In the theorem text below, about decreasing sequences of closed intervals that are unbounded below, what does the downward arrow symbol denote?

■ EXCERPTED TEXT ■
════════════════════

Limit of Decreasing Sequence of Unbounded Below Closed Intervals
Theorem
Let $x \in \R$.
Let $\sequence {x_n}_{n \mathop \in \N}$ be a decreasing sequence converging to $x$.
Then:
- $\ds \bigcap_{n \mathop = 1}^\infty \hointl {-\infty} {x_n} = \hointl {-\infty} x$
That is:
- $\hointl {-\infty} {x_n} \downarrow \hointl {-\infty} x$
where $\downarrow$ denotes the limit of decreasing sequence of sets.
Proof
We first show that:
- $\ds \bigcap_{n \mathop = 1}^\infty \hointl {-\infty} {x_n} \subseteq \hointl {-\infty} x$
Let:
- $\ds t \in \bigcap_{n \mathop = 1}^\infty \hointl {-\infty} {x_n}$
Then, from the definition of set intersection, we have:
- $t \in \hointl {-\infty} {x_n}$ for each $n \in \N$.

════════════════════

■ DATA RECORDS ■

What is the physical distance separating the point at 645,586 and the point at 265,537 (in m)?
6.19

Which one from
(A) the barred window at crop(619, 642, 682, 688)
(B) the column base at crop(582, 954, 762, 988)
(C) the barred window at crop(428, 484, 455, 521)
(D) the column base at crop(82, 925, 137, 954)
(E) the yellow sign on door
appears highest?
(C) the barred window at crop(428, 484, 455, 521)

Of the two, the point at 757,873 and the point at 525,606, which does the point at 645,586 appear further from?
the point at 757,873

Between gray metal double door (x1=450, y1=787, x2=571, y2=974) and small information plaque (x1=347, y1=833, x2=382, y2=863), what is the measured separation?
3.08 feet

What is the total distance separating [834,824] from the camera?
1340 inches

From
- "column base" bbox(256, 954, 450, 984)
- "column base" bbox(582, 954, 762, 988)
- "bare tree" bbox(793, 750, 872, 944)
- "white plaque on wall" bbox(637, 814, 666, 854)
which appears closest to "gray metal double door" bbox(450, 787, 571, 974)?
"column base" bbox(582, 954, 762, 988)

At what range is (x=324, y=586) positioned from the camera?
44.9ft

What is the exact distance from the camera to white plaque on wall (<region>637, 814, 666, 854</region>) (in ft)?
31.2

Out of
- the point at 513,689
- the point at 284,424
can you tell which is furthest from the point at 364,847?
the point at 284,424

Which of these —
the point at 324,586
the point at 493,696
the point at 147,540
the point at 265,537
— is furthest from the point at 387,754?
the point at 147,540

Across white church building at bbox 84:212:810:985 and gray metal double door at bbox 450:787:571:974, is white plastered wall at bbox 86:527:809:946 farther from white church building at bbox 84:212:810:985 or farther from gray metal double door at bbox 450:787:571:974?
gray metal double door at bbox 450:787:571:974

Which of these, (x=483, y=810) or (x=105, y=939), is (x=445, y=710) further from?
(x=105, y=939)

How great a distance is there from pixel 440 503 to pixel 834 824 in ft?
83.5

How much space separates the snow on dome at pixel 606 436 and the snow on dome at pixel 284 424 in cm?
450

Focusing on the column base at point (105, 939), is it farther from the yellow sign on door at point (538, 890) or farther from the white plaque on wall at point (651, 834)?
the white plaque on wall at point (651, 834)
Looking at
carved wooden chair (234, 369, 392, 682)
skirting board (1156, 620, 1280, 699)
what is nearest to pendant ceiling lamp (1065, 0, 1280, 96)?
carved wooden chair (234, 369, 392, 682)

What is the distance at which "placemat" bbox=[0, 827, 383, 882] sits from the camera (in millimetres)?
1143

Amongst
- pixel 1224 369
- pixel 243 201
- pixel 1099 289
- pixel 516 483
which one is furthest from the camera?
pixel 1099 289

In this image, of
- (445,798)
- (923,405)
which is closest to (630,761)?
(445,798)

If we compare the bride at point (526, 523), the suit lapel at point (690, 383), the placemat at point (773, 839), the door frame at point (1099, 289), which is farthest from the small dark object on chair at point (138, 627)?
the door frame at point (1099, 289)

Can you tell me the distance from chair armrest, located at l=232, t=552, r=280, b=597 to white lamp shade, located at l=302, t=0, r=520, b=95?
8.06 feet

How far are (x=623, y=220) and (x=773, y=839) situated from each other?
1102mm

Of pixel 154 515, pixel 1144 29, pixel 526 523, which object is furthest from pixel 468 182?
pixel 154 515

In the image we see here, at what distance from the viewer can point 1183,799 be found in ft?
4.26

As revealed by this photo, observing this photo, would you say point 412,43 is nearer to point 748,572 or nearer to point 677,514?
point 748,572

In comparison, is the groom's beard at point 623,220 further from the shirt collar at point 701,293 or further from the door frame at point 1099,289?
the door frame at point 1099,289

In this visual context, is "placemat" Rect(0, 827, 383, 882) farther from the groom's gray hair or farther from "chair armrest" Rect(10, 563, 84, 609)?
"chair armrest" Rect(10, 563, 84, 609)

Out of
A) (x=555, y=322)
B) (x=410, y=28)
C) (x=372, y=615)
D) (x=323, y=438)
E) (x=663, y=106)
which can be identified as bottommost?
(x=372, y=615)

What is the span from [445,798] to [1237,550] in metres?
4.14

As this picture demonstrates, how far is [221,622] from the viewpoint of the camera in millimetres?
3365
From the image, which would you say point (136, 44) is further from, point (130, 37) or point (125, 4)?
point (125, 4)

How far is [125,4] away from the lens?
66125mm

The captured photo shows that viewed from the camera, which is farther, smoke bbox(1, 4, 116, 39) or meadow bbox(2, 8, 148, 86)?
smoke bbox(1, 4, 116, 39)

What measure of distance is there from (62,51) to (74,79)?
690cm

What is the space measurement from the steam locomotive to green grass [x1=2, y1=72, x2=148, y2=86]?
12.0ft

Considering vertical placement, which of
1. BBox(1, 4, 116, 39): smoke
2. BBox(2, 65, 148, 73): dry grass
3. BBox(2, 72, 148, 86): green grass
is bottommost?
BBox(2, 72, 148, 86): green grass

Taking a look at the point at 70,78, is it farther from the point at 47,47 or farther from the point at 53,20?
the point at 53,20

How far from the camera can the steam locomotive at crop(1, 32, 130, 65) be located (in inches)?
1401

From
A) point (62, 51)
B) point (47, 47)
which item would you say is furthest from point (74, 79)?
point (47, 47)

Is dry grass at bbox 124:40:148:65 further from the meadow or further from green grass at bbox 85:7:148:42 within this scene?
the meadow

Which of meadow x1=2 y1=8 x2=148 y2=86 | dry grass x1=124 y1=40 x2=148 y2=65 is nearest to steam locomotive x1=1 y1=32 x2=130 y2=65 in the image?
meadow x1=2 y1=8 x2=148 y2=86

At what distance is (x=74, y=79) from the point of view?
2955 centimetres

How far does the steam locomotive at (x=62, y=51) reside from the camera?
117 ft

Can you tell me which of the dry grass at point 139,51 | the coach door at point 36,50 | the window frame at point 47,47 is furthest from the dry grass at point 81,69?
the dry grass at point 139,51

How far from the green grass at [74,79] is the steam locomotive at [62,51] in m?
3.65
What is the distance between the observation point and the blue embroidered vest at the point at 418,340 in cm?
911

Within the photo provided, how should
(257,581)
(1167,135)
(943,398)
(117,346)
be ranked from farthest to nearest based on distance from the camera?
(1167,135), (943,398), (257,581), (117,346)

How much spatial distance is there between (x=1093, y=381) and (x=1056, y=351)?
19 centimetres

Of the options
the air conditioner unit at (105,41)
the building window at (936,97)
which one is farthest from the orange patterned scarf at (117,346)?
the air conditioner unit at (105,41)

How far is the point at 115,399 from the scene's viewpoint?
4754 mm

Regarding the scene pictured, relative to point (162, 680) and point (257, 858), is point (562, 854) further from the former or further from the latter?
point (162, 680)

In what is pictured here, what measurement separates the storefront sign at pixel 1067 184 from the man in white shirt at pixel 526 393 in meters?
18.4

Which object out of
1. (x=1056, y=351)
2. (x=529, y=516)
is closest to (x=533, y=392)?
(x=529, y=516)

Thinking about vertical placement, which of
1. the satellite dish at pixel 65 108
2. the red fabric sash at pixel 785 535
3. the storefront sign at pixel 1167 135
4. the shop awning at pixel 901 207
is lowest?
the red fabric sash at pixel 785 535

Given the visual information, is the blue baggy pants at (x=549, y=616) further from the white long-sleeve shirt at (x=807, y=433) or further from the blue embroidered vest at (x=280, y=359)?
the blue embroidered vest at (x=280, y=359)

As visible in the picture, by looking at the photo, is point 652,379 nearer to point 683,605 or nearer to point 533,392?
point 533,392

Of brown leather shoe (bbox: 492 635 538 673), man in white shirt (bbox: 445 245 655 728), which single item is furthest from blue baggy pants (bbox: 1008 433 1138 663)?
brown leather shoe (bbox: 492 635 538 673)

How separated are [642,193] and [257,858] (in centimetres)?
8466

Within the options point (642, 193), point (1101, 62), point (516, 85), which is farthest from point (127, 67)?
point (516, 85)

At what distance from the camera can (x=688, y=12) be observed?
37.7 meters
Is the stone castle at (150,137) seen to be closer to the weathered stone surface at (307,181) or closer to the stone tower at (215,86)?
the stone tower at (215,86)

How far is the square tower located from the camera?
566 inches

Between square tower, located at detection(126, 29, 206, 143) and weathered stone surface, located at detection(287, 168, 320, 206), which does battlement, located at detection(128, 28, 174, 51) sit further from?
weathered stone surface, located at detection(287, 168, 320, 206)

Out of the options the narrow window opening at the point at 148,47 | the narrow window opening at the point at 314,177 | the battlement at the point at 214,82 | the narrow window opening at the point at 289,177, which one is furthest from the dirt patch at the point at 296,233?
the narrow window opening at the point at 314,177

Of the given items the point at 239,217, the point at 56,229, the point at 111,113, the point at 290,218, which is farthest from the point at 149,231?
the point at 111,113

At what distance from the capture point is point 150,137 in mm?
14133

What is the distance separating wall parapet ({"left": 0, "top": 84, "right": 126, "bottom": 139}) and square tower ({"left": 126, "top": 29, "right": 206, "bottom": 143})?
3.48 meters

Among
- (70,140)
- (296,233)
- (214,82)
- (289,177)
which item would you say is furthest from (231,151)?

════════════════════

■ COMPLETED TASK ■
The limit of a decreasing sequence of sets.